Vonseiten der Sozialen Initiative gGmbH mit Sitz in Linz schlägt man nun Alarm. Die Einrichtung, die im Auftrag der Kinder- und Jugendhilfe, des Sozialministeriums und im Auftrag von Gemeinden und Städten Betreuung, Begleitung und Beratung von Kindern, Jugendlichen und Familien anbietet, verzeichnet einen rasanten Anstieg bei den Klienten – und anderseits steht man vor der Schwierigkeit, mit immer weniger Personal auskommen zu müssen. "Unsere sozialpädagogischen Fachkräfte berichten immer öfter, wie betreute Familien infolge der Teuerung in massive Notlagen geraten", erläutert Martin Hofer, Geschäftsführer der Sozialen Initiative gGmbH. Wohnen, Energie und Lebensmittel würden den Großteil des Einkommens beanspruchen. Hofer: "Für zusätzliche Preissteigerungen bleibt kein Puffer. Wesentliche Güter oder Lebensbereiche sind dann nicht mehr leistbar."

Sozialpolitisches Umdenken notwendig

Die Mitarbeiter der Erziehungs- und Alltagshilfe (EAH) sowie der Sozialpädagogischen Familienbetreuung (SFB) unterstützen, beraten und begleiten betroffene Familien. In Oberösterreich sind die mobilen Teams in beinahe allen Bezirken mit 210 Mitarbeitern tätig und betreuen aktuell 675 Familien. Dieses Netzwerk aufrechtzuerhalten wird aber immer schwieriger. "Wir finden das nötige Personal nicht mehr. Und die Kommunen haben das Geld nicht. Die Leidtragenden sind letztlich die Betroffenen", warnt Hofer. Es brauche von sozialpolitischer Seite endlich ein Umdenken: "Jede Investition wäre in diesem Bereich Gold wert. Letztlich müssen wir uns als Gesellschaft entscheiden, die Jobs im Sozialbereich attraktiver zu gestalten – dann werden wir auch mehr Personal bekommen."

Dreifacher Handlungsbedarf

Es sei die Aufgabe der Politik, hier Lösungen zu finden, ist der Experte überzeugt. In der Sozialen Initiative sieht man drei wesentliche Bereiche, bei denen rascher Handlungsbedarf besteht, damit das Leben für Familien – besonders im unteren Einkommensdrittel – leistbar bleibt und Armutsgefährdung abgewendet werden kann.

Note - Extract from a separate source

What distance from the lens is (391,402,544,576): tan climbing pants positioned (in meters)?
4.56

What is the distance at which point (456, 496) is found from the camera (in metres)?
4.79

Hofer: "Der soziale Wohnbau muss wieder verstärkt gefördert und ausgebaut werden. Dazu kommt, dass Lebensmittel derzeit rund elf Prozent teurer als vor einem Jahr sind." Die Politik müsse "alles tun", damit Lebensmittel leistbar bleiben. "Eine Möglichkeit kann sein, Menschen mit geringem Einkommen unkompliziert und barrierefrei Lebensmittelgutscheine zur Verfügung zu stellen oder über eine Lebensmittelpauschale für Entlastung zu sorgen", ist der Sozialexperte überzeugt. Hinzu komme, dass eine qualitätsvolle Kinderbetreuung mit ausreichend personellen Ressourcen für jeden leistbar sein müsse.

Zurück von der Straße

Was es heißt, zu leben, nur um zu überleben, weiß Frau S. nur allzu gut. Die 40-jährige Oberösterreicherin lebt mit ihrer eineinhalbjährigen Tochter in einer kleinen Wohnung im Raum Linz. Blickt man der Frau ins Gesicht, merkt man, dass da viel an Leben passiert ist. Und an vielen Tagen nicht unbedingt die Sonne gelacht hat.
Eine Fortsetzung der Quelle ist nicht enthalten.